**SUPPLIED PASSAGE**
>> BEGIN
[PATCH] tbot_contrib/utils.py: convert a string into a dictionary via a pattern

Tue May 19 13:10:25 CEST 2020

Hello Harald,

Am 19.05.2020 um 12:55 schrieb Harald Seiler:
> Hello Heiko,
> 
> sorry for the slow responses to this ...

no problem, thanks for your time!

> On Thu, 2020-05-07 at 14:25 +0200, Heiko Schocher wrote:
>> Hello Harald,
>>
>> Am 05.05.2020 um 17:02 schrieb Harald Seiler:
>>> Hello Heiko,
>>>
>>> On Mon, 2020-04-20 at 15:51 +0200, Heiko Schocher wrote:
>>>> introduce function string_to_dict(), which converts
>>>> a string into dictionary via a pattern.
>> END
**DATASET EXCERPT**
>> BEGIN
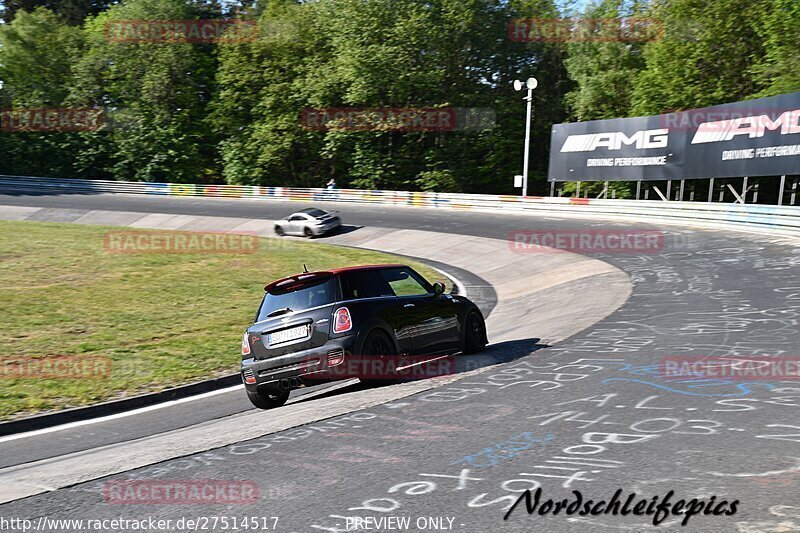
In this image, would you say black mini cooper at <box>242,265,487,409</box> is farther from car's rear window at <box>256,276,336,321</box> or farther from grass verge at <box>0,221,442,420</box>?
grass verge at <box>0,221,442,420</box>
>> END
**TASKS TO CARRY OUT**
**A)** Decide whether each statement agrees with the patch thread above, answering yes or no and quoting the words that decide it: (i) the patch introduces a function named string_to_dict(); (ii) the patch changes the file tbot_contrib/main.py; (iii) Harald Seiler apologizes for being slow to respond.
**B)** Copy the part of the patch thread between "no problem, thanks" and "via a pattern.", inclusive.

**RESPONSES FOR EACH TASK**
**A)**
(i) Yes: "introduce function string_to_dict()"
(ii) No: "tbot_contrib/utils.py"
(iii) Yes: "sorry for the slow responses to this"

**B)**
no problem, thanks for your time!

> On Thu, 2020-05-07 at 14:25 +0200, Heiko Schocher wrote:
>> Hello Harald,
>>
>> Am 05.05.2020 um 17:02 schrieb Harald Seiler:
>>> Hello Heiko,
>>>
>>> On Mon, 2020-04-20 at 15:51 +0200, Heiko Schocher wrote:
>>>> introduce function string_to_dict(), which converts
>>>> a string into dictionary via a pattern.